Data analysis was conducted using AFNI (Cox, 1996) and FSL (http://www.fmrib.ox.ac.uk/fsl) software. Individual task runs were slice time corrected, field map corrected (Jezzard and Clare, 1999), motion corrected, smoothed with a 6 mm full-width half-maximum (FWHM) Gaussian kernel, and scaled to percentage signal change. Preprocessed task data were concatenated and analyzed as previously described to separately model phasic and sustained components of anticipatory activity (Grupe et al., 2013). Phasic activity was modeled using stick regressors at the onset of each cue and sustained activity was modeled using a duration-modulated boxcar regressor, beginning at cue offset and spanning the 2–8 s anticipatory ISI. All six cue regressors were included in a general linear model (GLM) with additional regressors for each picture type, a single regressor for the rating period, and several regressors of no interest, including six motion covariates from rigid-body alignment (Johnstone et al., 2006) and a fourth-order polynomial to model baseline and slow signal drift. Blood oxygen level-dependent (BOLD) signal was modeled by convolving each regressor with AFNI's default canonical hemodynamic response function (HRF; gamma function). To avoid potential confounds introduced by subject motion, volumes in which >10% of voxels were time series outliers were censored before conducting the GLM; there were no group differences in the average proportion of censored volumes (χ2 = 2.09, p = 0.15), or in mean framewise displacement (NC: 0.06 ± 0.06 mm, vmPFC: 0.04 ± 0.02 mm; W = 28, p = 0.44). Resulting whole-brain maps of voxelwise β-values for phasic responses to each cue were aligned to MNI space and resampled to 3 mm3 isotropic resolution for second-level analyses. BOLD responses to the aversive and neutral picture stimuli were reported in a previous study (Motzkin et al., 2014). The present study specifically examines BOLD responses to the certain or ambiguous cues preceding the picture presentation.

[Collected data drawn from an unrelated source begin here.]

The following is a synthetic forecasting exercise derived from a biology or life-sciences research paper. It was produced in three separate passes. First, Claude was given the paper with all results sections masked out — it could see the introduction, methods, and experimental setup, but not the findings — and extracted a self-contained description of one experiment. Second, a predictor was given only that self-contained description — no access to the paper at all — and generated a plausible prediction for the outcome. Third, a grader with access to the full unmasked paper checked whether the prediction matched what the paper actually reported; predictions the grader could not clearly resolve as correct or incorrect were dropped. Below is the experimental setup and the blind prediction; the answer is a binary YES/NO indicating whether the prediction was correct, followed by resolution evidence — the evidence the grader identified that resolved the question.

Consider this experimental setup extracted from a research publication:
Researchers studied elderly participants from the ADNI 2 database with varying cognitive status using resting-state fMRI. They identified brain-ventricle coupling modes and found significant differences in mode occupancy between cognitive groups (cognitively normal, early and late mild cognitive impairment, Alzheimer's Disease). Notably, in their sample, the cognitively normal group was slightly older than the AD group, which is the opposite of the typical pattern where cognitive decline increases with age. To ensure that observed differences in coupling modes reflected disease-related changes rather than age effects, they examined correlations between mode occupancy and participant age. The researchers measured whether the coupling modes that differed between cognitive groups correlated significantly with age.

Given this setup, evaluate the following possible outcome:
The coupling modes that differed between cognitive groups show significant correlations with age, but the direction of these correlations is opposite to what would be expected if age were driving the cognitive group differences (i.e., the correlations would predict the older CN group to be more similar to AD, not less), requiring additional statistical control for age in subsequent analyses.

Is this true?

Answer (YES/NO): NO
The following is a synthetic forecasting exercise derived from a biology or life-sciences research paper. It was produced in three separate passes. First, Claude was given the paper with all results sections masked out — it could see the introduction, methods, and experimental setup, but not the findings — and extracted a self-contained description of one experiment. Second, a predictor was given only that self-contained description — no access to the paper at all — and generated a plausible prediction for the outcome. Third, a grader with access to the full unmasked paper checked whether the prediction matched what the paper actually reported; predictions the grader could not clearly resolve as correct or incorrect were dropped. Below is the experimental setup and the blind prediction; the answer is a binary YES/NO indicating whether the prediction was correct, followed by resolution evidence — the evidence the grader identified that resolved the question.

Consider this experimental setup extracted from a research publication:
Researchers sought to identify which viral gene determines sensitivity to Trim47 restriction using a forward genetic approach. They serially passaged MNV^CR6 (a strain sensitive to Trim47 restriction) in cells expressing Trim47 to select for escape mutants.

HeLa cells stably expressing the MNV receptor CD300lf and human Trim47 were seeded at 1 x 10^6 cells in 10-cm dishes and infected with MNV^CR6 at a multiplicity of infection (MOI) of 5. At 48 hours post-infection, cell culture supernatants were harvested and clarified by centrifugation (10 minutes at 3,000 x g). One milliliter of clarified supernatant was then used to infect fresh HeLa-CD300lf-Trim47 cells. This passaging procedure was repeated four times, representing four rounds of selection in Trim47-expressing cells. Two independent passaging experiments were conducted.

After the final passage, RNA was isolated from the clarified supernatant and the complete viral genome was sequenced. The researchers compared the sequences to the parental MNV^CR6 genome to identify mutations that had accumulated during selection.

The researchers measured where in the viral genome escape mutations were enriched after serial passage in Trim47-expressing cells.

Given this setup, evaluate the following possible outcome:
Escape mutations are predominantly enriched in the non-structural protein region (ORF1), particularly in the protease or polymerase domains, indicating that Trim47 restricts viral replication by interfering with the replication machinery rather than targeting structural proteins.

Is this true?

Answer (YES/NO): NO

To identify brain regions responsive to the manipulation of certainty during the cue period, we performed a voxelwise linear mixed effects (LME) analysis on phasic cue β-values from the first-level GLMs, using only the n = 19 NC subjects (Chen et al., 2013). Cue identity (?, X, O) was modeled as a within-subjects factor, with age (mean centered) and gender included as between-subjects covariates. General linear tests for the contrast of ambiguous (?) versus certain (X + O) cues were used to identify brain regions sensitive to uncertainty in the NC group.
To identify brain regions in which cue-related activity differed between groups, we conducted a second LME analysis including data from the four vmPFC lesion patients. This full LME model included cue (?, X, O), group (NC vs vmPFC), and the group-by-cue interaction, as well as between-subjects covariates for age (mean centered) and gender. The group-by-cue interaction map was used to identify brain regions in which the magnitude of the phasic cue response differed between NC and vmPFC groups. All statistical maps were family wise error (FWE) corrected for multiple comparisons across the whole brain at the cluster level (PFWE < 0.05), using a height threshold of p < 0.001 (Forman et al., 1995; Carp, 2012). A corrected PFWE < 0.05 was achieved using a cluster extent threshold of 38 voxels (1026 mm3), calculated using Monte Carlo simulations with 3dClustSim in AFNI.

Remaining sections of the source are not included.